Stated exercise: Copy every one of the rows below word for word, leaving out the pictures.

(Part of a data file)
+ + + + + + +

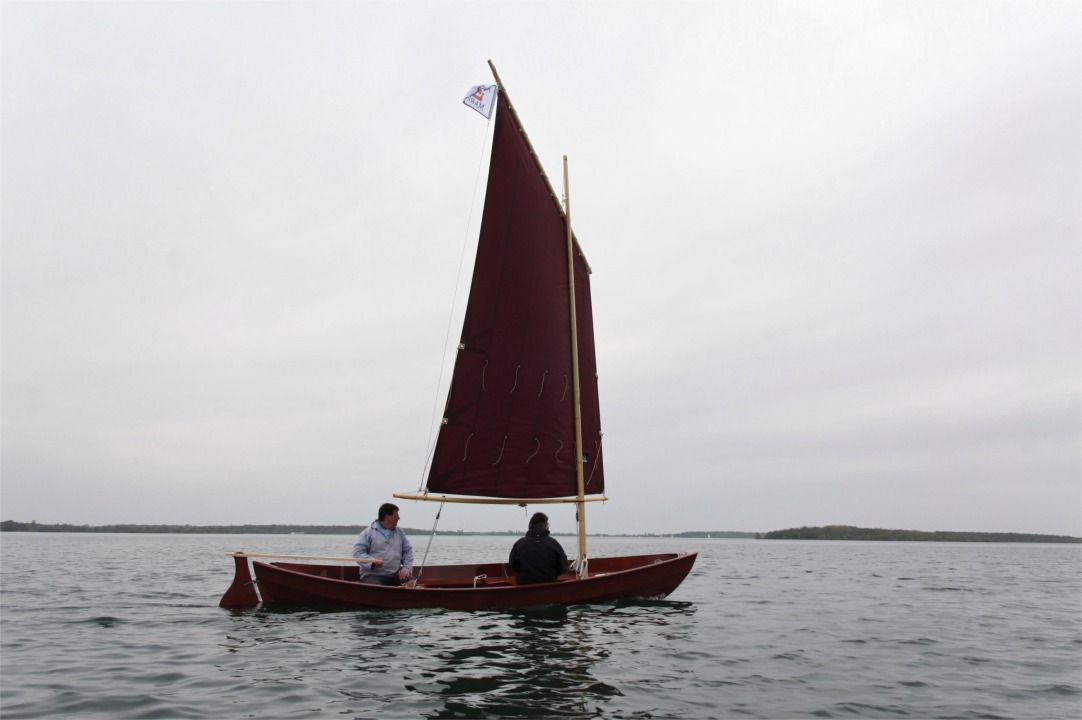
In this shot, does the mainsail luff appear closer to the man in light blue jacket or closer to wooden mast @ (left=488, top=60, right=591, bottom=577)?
wooden mast @ (left=488, top=60, right=591, bottom=577)

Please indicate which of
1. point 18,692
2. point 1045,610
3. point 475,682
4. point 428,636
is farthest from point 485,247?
point 1045,610

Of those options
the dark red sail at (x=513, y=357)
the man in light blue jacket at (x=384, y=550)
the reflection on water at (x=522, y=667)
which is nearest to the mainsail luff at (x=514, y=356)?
the dark red sail at (x=513, y=357)

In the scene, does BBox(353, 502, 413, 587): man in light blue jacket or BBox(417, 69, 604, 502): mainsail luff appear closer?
BBox(353, 502, 413, 587): man in light blue jacket

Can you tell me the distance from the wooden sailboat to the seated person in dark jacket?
3.32 ft

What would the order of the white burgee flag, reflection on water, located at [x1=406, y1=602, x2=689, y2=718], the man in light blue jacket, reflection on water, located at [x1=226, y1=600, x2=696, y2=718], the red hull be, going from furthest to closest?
the white burgee flag
the man in light blue jacket
the red hull
reflection on water, located at [x1=226, y1=600, x2=696, y2=718]
reflection on water, located at [x1=406, y1=602, x2=689, y2=718]

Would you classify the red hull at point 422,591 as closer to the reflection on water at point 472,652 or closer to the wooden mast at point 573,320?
the reflection on water at point 472,652

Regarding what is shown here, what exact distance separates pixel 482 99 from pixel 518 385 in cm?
710

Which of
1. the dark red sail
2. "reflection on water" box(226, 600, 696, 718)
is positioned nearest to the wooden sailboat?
the dark red sail

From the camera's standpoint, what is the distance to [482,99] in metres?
16.5

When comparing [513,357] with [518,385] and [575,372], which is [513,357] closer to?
[518,385]

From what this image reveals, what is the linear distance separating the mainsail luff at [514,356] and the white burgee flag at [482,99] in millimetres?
221

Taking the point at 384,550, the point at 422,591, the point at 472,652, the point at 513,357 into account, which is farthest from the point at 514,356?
the point at 472,652

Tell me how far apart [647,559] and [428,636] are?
26.2 ft

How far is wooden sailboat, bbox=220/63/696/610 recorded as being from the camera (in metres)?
15.2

+ + + + + + +

Correct result:
In this shot, does the mainsail luff appear closer to the man in light blue jacket or closer to wooden mast @ (left=488, top=60, right=591, bottom=577)?
wooden mast @ (left=488, top=60, right=591, bottom=577)

Please indicate which of
1. point 18,692
2. point 1045,610
3. point 475,682
4. point 428,636
is farthest from point 485,247?
point 1045,610

Of those options
the dark red sail at (x=513, y=357)
the man in light blue jacket at (x=384, y=550)
the reflection on water at (x=522, y=667)
which is nearest to the mainsail luff at (x=514, y=356)?
the dark red sail at (x=513, y=357)

In the scene, does BBox(353, 502, 413, 587): man in light blue jacket or BBox(417, 69, 604, 502): mainsail luff appear closer?
BBox(353, 502, 413, 587): man in light blue jacket

Can you tell me the distance from the wooden sailboat to the seated person in dark jacket?
3.32 ft

What would the order of the white burgee flag, reflection on water, located at [x1=406, y1=602, x2=689, y2=718], the man in light blue jacket, reflection on water, located at [x1=226, y1=600, x2=696, y2=718], the red hull be, going from furthest to closest?
the white burgee flag
the man in light blue jacket
the red hull
reflection on water, located at [x1=226, y1=600, x2=696, y2=718]
reflection on water, located at [x1=406, y1=602, x2=689, y2=718]

Would you classify the red hull at point 422,591 as closer to the reflection on water at point 472,652 or closer to the wooden mast at point 573,320?
the reflection on water at point 472,652

Regarding what is shown here, what exact distance separates pixel 482 99 from pixel 518 385 in cm?
710

Which of
1. the dark red sail
2. "reflection on water" box(226, 600, 696, 718)
is positioned nearest to the wooden sailboat?
the dark red sail

From the camera's standpoint, what is the distance to [482,99] in metres?
16.5

When comparing [513,357] with [518,385] and [575,372], which is [513,357] closer to?
[518,385]

From what this image reveals, what is the linear distance separating the mainsail luff at [514,356] and the white burgee flag at [482,99] in millimetres?
221

Taking the point at 384,550, the point at 422,591, the point at 472,652, the point at 513,357 into account, which is farthest from the point at 514,356?
the point at 472,652

Tell me how far apart [647,559] and [428,636] are?
26.2 ft

How far is wooden sailboat, bbox=220/63/696/610 recorded as being from the camera (in metres)?
15.2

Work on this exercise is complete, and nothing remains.